» INSTRUCTIONS FOR THE TASK:
Answer these from the biography of Keith Fraser below:
(a) Which regiment did Fraser join?
(b) From whom did he inherit the baronetcy, and in what year?
(c) Which Parliamentary seat did he contest in 1906?

Major Sir Keith Alexander Fraser, 5th Baronet (1867–1935) was a British cavalry officer, and a Conservative Member of Parliament for Harborough from 1918 until 1923.

Biography
Keith Fraser was born in 1867. He was the son of General James Keith Fraser (the third son of Sir James John Fraser, 3rd Baronet (d. 1834)), and his wife Amelia Alice Julia (daughter of the Humble Dudley Ward). He was educated at Eaton.

Fraser joined the 7th Queen's Own Hussars and as a captain saw active service with his regiment in Southern Africa. He fought in the First Matabele War (in what is now Zimbabwe) and was awarded the British South Africa Company Medal in 1893. He also saw action in the Second Matabele War and was awarded the clasp in 1897.

Fraser succeeded his cousin Sir William Augustus Fraser, 4th Baronet to the title of baronet in 1898. He contested the Parliamentary seat of Caithness-shire in 1906, and the Bosworth division of Leicestershire in January 1910. He was Conservative Member of Parliament for Harborough from 1918 until 1923.

» MATERIAL:
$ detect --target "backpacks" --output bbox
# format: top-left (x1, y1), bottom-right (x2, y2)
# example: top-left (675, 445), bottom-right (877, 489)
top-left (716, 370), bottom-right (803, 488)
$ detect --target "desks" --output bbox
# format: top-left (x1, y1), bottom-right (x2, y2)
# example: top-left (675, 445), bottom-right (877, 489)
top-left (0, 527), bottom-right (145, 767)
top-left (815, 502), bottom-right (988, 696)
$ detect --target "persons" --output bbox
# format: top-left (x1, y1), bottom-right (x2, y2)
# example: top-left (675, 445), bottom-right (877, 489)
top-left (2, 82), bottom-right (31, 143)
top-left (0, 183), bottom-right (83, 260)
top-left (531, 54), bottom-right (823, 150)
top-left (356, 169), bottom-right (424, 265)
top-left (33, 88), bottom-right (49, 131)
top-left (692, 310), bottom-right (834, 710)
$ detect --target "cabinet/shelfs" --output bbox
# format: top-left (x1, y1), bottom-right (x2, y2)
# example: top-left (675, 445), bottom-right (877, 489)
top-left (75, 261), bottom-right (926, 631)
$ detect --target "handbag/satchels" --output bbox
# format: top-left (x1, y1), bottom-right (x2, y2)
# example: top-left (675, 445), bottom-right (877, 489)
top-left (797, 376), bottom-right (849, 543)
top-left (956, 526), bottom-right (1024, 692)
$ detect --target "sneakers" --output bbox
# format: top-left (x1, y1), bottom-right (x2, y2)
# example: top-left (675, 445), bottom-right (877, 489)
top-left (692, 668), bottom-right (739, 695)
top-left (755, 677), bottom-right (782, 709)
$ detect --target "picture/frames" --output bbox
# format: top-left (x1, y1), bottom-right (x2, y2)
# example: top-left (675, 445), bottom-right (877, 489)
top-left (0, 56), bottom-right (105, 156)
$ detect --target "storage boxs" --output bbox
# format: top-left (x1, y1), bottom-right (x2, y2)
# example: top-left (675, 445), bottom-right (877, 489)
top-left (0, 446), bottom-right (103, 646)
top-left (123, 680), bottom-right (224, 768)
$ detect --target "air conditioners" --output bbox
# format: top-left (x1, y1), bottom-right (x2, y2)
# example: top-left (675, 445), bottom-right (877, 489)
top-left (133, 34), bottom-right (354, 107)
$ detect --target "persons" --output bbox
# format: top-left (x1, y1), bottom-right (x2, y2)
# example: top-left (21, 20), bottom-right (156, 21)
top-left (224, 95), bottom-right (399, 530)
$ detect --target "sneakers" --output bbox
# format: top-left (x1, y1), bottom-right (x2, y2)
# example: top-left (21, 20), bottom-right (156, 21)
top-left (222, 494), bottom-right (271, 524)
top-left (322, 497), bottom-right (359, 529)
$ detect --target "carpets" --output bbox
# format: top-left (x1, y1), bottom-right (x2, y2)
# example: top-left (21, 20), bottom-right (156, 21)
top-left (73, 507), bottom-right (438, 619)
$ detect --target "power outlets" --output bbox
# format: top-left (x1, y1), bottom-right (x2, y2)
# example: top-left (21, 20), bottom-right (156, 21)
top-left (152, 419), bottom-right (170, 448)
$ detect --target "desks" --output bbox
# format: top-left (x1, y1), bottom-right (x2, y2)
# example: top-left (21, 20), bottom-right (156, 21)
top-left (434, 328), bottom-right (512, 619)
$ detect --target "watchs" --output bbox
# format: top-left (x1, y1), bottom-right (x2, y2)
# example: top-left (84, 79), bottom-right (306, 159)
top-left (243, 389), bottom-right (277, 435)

» OUTPUT BELOW:
(a) The 7th Queen's Own Hussars.
(b) From his cousin Sir William Augustus Fraser, 4th Baronet, in 1898.
(c) Caithness-shire.